PKF Littlejohn and the Centre for Counter Fraud Studies at University of Portsmouth have published the latest global (and UK) research concerning the extent to which this happens – ‘The Financial Cost of Healthcare Fraud Report 2015’. (http://www.pkf-littlejohn.com/healthcare-fraud-report-2015.php)
The Report does not simply describe detected fraud or the individual cases which have come to light and been prosecuted. Because there is no crime which has a 100% detection rate, adding together detected fraud significantly underestimates the problem. Nor does the Report rely on survey-based information where those involved are asked for their opinions about the level of fraud. Instead it considers 107 statistically valid and highly accurate loss measurement exercises looking at the total cost of fraud (and error). The data considered covers 17 years and 14 different types of healthcare expenditure in different countries, with a total value of £2.9 trillion.
Across this massive global dataset it shows average losses of 6.2% with 88% of the loss measurement exercises showing losses of greater than 3% of total budget and an increase of almost 11% in this cost since 2007. In the UK’s NHS, the report identifies losses in 6 areas of expenditure and 3 of patient charge income, using the NHS’s own data where it has measured losses or global data where it has not. Total losses for the NHS (for fraud alone) are estimated to be between £3.73 and £5.74bn, depending on the assumptions made – either way an enormous sum which is not being devoted to patient care.

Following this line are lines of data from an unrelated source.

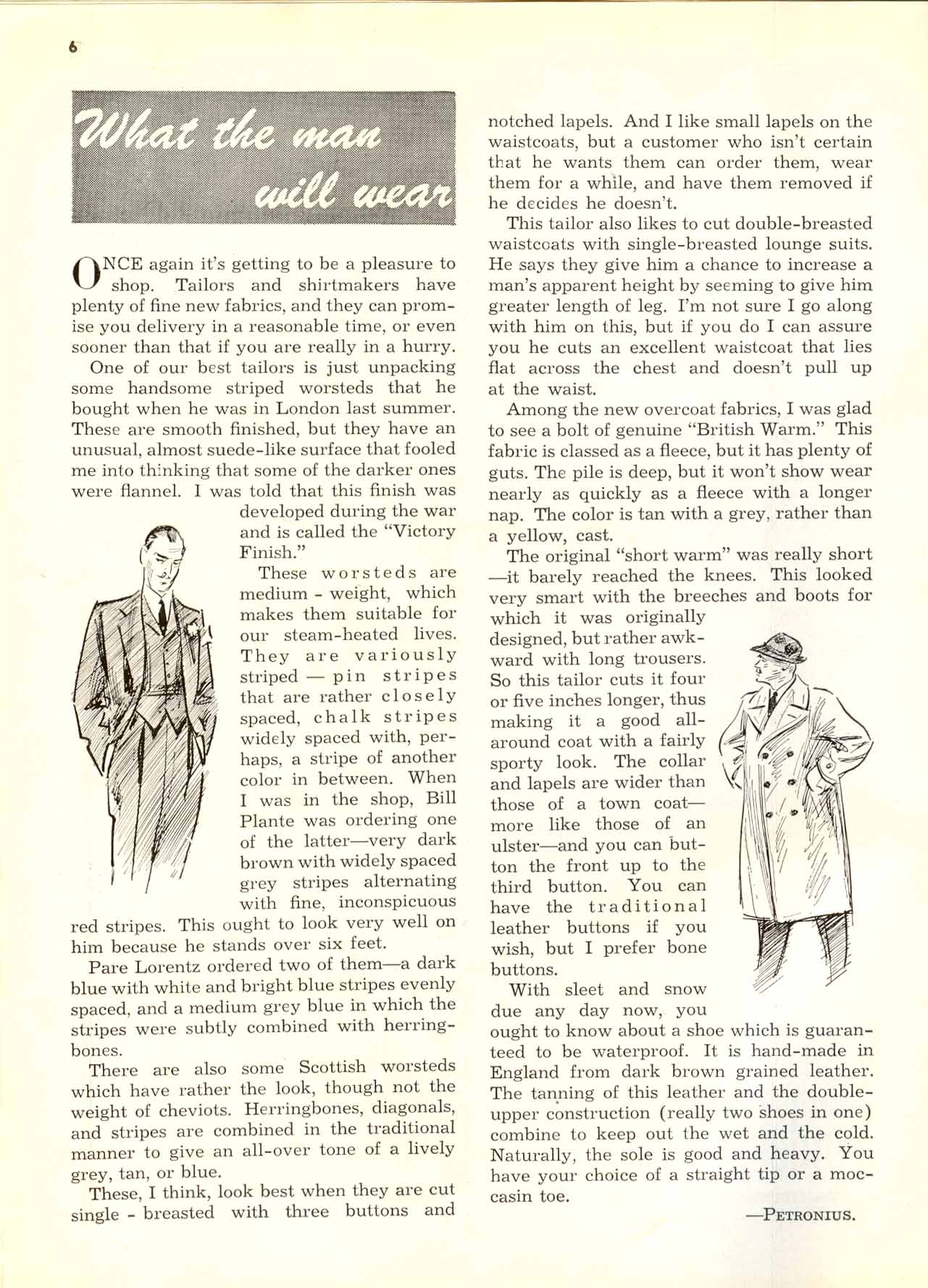 6

What the man will wear

ONCE again it's getting to be a pleasure to shop. Tailors and shirtmakers have plenty of fine new fabrics, and they can promise you delivery in a reasonable time, or even sooner than that if you are really in a hurry.

One of our best tailors is just unpacking some handsome striped worsteds that he bought when he was in London last summer. These are smooth finished, but they have an unusual, almost suede-like surface that fooled me into thinking that some of the darker ones were flannel. I was told that this finish was developed during the war and is called the "Victory Finish."

These worsteds are medium - weight, which makes them suitable for our steam-heated lives. They are variously striped — pin stripes that are rather closely spaced, chalk stripes widely spaced with, perhaps, a stripe of another color in between. When I was in the shop, Bill Plante was ordering one of the latter—very dark brown with widely spaced grey stripes alternating with fine, inconspicuous red stripes. This ought to look very well on him because he stands over six feet.

Pare Lorentz ordered two of them—a dark blue with white and bright blue stripes evenly spaced, and a medium grey blue in which the stripes were subtly combined with herringbones.

There are also some Scottish worsteds which have rather the look, though not the weight of cheviots. Herringbones, diagonals, and stripes are combined in the traditional manner to give an all-over tone of a lively grey, tan, or blue.

These, I think, look best when they are cut single - breasted with three buttons and notched lapels. And I like small lapels on the waistcoats, but a customer who isn't certain that he wants them can order them, wear them for a while, and have them removed if he decides he doesn't.

This tailor also likes to cut double-breasted waistcoats with single-breasted lounge suits. He says they give him a chance to increase a man's apparent height by seeming to give him greater length of leg. I'm not sure I go along with him on this, but if you do I can assure you he cuts an excellent waistcoat that lies flat across the chest and doesn't pull up at the waist.

Among the new overcoat fabrics, I was glad to see a bolt of genuine "British Warm." This fabric is classed as a fleece, but it has plenty of guts. The pile is deep, but it won't show wear nearly as quickly as a fleece with a longer nap. The color is tan with a grey, rather than a yellow, cast.

The original "short warm" was really short —it barely reached the knees. This looked very smart with the breeches and boots for which it was originally designed, but rather awkward with long trousers. So this tailor cuts it four or five inches longer, thus making it a good all-around coat with a fairly sporty look. The collar and lapels are wider than those of a town coat—more like those of an ulster—and you can button the front up to the third button. You can have the traditional leather buttons if you wish, but I prefer bone buttons.

With sleet and snow due any day now, you ought to know about a shoe which is guaranteed to be waterproof. It is hand-made in England from dark brown grained leather. The tanning of this leather and the double-upper construction (really two shoes in one) combine to keep out the wet and the cold. Naturally, the sole is good and heavy. You have your choice of a straight tip or a moccasin toe.

—PETRONIUS.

Fraud is a cost which the NHS needs to do more to manage and minimise. The report cites the period between 1998 and 2006 when the NHS did just this – reducing the cost of fraud by up to 60% and delivering £811m of financial benefits to fund better patient care.

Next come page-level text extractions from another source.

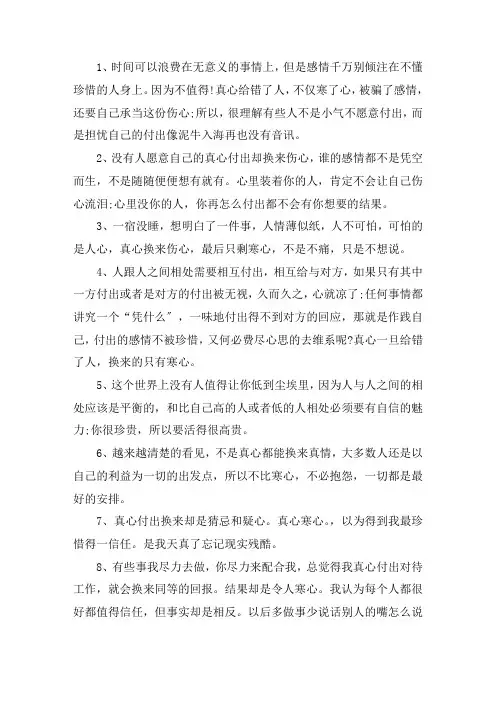 1、时间可以浪费在无意义的事情上，但是感情千万别倾注在不懂珍惜的人身上。因为不值得!真心给错了人，不仅寒了心，被骗了感情，还要自己承当这份伤心;所以，很理解有些人不是小气不愿意付出，而是担忧自己的付出像泥牛入海再也没有音讯。

2、没有人愿意自己的真心付出却换来伤心，谁的感情都不是凭空而生，不是随随便便想有就有。心里装着你的人，肯定不会让自己伤心流泪;心里没你的人，你再怎么付出都不会有你想要的结果。

3、一宿没睡，想明白了一件事，人情薄似纸，人不可怕，可怕的是人心，真心换来伤心，最后只剩寒心，不是不痛，只是不想说。

4、人跟人之间相处需要相互付出，相互给与对方，如果只有其中一方付出或者是对方的付出被无视，久而久之，心就凉了;任何事情都讲究一个“凭什么”，一味地付出得不到对方的回应，那就是作践自己，付出的感情不被珍惜，又何必费尽心思的去维系呢?真心一旦给错了人，换来的只有寒心。

5、这个世界上没有人值得让你低到尘埃里，因为人与人之间的相处应该是平衡的，和比自己高的人或者低的人相处必须要有自信的魅力;你很珍贵，所以要活得很高贵。

6、越来越清楚的看见，不是真心都能换来真情，大多数人还是以自己的利益为一切的出发点，所以不比寒心，不必抱怨，一切都是最好的安排。

7、真心付出换来却是猜忌和疑心。真心寒心。，以为得到我最珍惜得一信任。是我天真了忘记现实残酷。

8、有些事我尽力去做，你尽力来配合我，总觉得我真心付出对待工作，就会换来同等的回报。结果却是令人寒心。我认为每个人都很好都值得信任，但事实却是相反。以后多做事少说话别人的嘴怎么说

It is the view of the authors of the Report that there are 3 first steps for the NHS to take to reduce the cost of fraud:
1) The NHS needs to re-adopt an approach which is focussed on reducing the cost of fraud not just investigating and prosecuting individual examples (although this is important too);
2) It therefore needs to re-commence loss measurement exercises across key expenditure streams. It is only with accurate knowledge about the nature and extent of fraud that proportionate, effective action can be taken to reduce its extent; and
3) It needs to re-create a powerful, well-resourced organisation to lead this work with a remit and authority across all parts of the NHS.